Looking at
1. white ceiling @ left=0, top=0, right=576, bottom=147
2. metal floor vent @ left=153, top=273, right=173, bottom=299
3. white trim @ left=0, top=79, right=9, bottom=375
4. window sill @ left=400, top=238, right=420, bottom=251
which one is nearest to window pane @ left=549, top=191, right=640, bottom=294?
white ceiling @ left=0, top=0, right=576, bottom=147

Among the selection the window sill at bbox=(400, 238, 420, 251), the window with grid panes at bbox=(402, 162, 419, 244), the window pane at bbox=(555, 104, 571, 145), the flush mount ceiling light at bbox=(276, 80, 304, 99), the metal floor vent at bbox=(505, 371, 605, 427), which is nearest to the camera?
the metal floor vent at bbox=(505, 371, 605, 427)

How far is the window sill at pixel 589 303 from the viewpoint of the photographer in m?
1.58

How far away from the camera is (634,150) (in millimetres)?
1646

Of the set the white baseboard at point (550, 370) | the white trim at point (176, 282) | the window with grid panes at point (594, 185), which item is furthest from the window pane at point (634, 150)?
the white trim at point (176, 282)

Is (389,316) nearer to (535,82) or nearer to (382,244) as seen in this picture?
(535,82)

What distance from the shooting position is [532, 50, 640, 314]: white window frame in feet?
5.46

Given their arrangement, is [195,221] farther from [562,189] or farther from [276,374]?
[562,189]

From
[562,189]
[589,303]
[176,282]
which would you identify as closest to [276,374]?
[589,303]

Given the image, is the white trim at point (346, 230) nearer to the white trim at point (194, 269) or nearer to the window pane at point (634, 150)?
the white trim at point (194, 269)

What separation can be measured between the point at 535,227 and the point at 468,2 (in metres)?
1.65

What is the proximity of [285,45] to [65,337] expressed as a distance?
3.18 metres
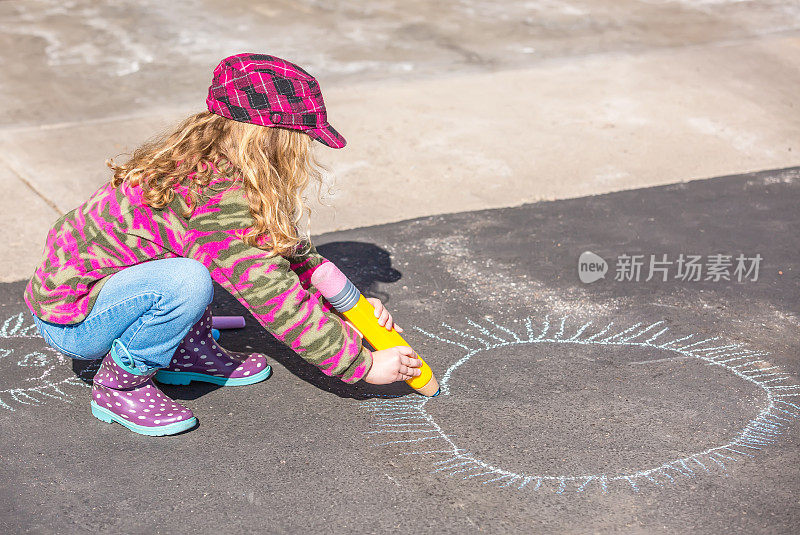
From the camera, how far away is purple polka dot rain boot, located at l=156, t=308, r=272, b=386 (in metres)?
2.80

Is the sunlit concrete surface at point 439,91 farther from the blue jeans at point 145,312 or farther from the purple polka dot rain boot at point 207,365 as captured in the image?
the blue jeans at point 145,312

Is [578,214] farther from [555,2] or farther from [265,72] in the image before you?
[555,2]

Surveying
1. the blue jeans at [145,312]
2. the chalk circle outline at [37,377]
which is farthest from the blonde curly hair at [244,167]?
the chalk circle outline at [37,377]

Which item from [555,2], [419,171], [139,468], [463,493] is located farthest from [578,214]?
[555,2]

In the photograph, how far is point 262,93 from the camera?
89.2 inches

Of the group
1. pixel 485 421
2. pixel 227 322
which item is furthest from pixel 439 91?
pixel 485 421

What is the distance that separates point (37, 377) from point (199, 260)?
0.87m

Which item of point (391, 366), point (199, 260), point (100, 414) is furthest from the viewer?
point (100, 414)

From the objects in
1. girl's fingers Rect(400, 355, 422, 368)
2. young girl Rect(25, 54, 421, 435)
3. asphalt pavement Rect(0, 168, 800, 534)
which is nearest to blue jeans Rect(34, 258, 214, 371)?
young girl Rect(25, 54, 421, 435)

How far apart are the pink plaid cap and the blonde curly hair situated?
4 cm

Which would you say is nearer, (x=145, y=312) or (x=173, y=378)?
(x=145, y=312)

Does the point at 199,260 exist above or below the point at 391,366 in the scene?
above

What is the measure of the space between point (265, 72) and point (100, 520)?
1.18 m

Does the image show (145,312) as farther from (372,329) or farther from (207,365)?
(372,329)
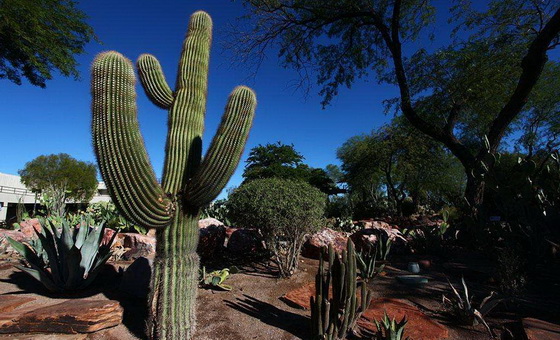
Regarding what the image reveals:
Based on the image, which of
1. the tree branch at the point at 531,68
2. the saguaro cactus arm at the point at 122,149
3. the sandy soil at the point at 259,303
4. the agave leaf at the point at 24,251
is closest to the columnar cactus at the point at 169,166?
the saguaro cactus arm at the point at 122,149

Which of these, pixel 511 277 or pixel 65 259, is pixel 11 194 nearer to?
pixel 65 259

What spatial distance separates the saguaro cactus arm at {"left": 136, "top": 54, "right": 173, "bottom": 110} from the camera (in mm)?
3631

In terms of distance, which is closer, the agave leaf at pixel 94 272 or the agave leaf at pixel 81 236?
the agave leaf at pixel 94 272

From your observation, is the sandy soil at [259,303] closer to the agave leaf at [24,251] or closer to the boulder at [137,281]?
the boulder at [137,281]

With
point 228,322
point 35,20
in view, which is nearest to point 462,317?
point 228,322

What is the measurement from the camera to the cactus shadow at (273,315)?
322 centimetres

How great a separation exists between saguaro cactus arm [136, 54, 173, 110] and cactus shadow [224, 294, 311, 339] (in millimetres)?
2807

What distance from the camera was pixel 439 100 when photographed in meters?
10.7

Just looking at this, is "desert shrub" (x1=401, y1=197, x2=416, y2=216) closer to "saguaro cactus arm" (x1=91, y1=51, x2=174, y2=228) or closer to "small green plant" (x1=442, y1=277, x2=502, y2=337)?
"small green plant" (x1=442, y1=277, x2=502, y2=337)

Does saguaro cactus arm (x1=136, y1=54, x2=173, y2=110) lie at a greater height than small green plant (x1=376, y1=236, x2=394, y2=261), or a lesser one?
greater

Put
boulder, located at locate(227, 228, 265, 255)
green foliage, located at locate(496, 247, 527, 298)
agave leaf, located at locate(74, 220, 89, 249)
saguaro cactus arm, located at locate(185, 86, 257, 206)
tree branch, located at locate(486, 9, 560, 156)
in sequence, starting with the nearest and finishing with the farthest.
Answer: saguaro cactus arm, located at locate(185, 86, 257, 206)
green foliage, located at locate(496, 247, 527, 298)
agave leaf, located at locate(74, 220, 89, 249)
boulder, located at locate(227, 228, 265, 255)
tree branch, located at locate(486, 9, 560, 156)

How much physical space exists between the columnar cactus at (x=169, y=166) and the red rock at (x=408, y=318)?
201 cm

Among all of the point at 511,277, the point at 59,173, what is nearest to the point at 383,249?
the point at 511,277

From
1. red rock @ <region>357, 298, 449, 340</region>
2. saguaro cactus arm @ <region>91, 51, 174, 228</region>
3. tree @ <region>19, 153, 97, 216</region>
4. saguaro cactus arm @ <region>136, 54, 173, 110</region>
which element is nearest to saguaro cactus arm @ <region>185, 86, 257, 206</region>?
saguaro cactus arm @ <region>91, 51, 174, 228</region>
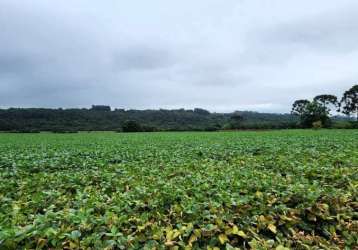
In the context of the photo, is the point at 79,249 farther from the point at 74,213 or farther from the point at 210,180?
the point at 210,180

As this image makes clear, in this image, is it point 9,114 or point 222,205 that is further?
point 9,114

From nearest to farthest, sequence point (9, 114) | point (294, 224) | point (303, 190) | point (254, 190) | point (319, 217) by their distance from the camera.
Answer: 1. point (294, 224)
2. point (319, 217)
3. point (303, 190)
4. point (254, 190)
5. point (9, 114)

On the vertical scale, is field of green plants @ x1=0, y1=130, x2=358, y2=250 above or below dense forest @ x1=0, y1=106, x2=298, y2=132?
below

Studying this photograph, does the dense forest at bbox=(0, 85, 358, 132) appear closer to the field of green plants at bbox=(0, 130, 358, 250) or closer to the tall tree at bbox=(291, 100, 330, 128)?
the tall tree at bbox=(291, 100, 330, 128)

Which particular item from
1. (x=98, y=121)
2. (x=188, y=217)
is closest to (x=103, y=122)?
(x=98, y=121)

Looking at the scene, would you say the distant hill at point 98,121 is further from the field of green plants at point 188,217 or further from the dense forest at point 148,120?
the field of green plants at point 188,217

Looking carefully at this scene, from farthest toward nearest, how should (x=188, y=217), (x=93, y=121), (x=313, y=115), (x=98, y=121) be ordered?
(x=98, y=121), (x=93, y=121), (x=313, y=115), (x=188, y=217)

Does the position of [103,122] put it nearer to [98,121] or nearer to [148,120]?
[98,121]

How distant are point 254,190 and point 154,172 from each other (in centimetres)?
256

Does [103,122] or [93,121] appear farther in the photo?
[103,122]

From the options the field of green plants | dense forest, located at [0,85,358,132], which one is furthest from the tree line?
the field of green plants

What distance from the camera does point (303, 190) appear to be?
383 cm

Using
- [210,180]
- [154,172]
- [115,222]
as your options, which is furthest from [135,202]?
[154,172]

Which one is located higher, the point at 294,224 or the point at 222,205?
the point at 222,205
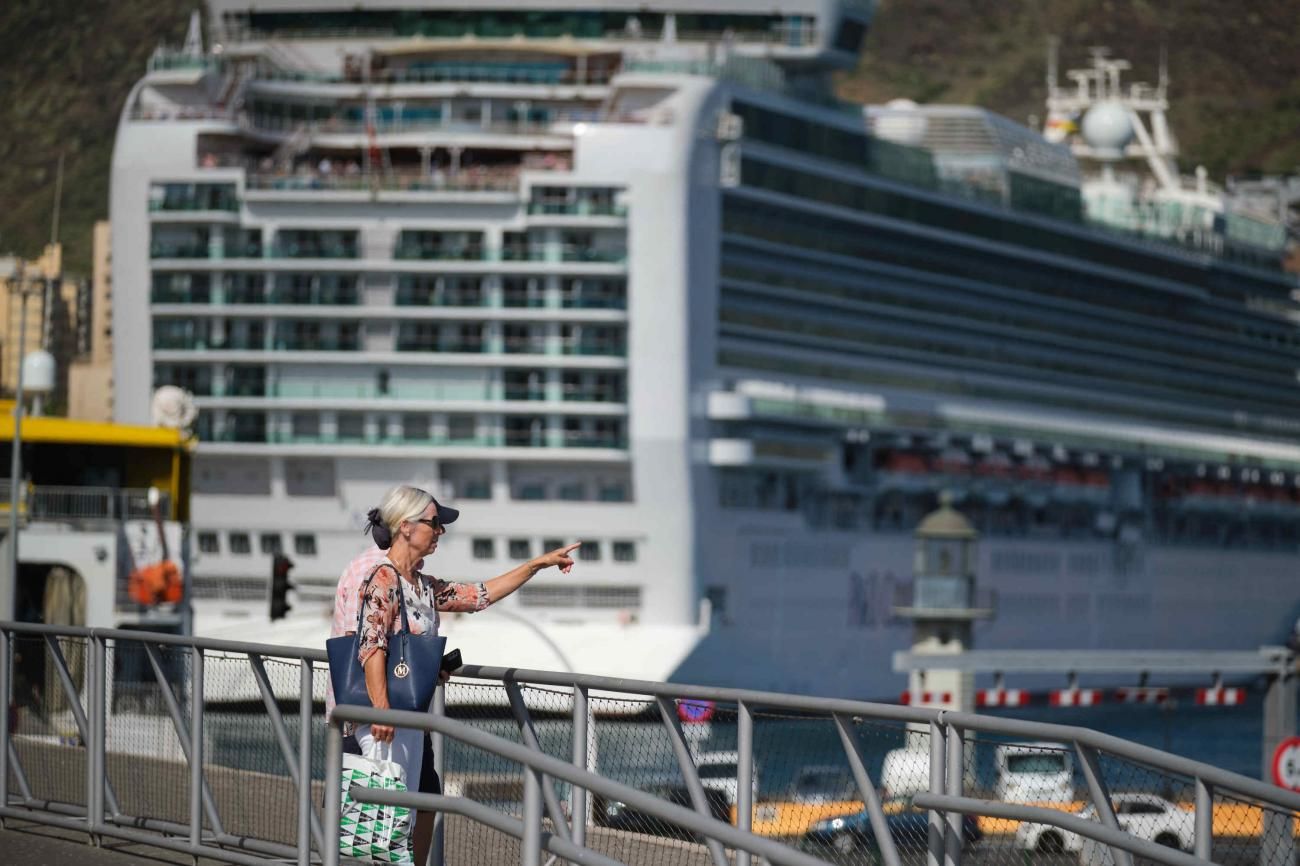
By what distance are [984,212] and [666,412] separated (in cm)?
1957

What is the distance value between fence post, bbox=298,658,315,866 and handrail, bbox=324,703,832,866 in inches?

** WRITTEN REQUEST **
Return the entries unchanged, from their first line up to and including the line containing "4. window sill".

** ANSWER IN FULL **
Looking at
1. white ceiling @ left=0, top=0, right=576, bottom=147
2. metal floor vent @ left=153, top=273, right=173, bottom=299
3. white trim @ left=0, top=79, right=9, bottom=375
4. window sill @ left=400, top=238, right=420, bottom=251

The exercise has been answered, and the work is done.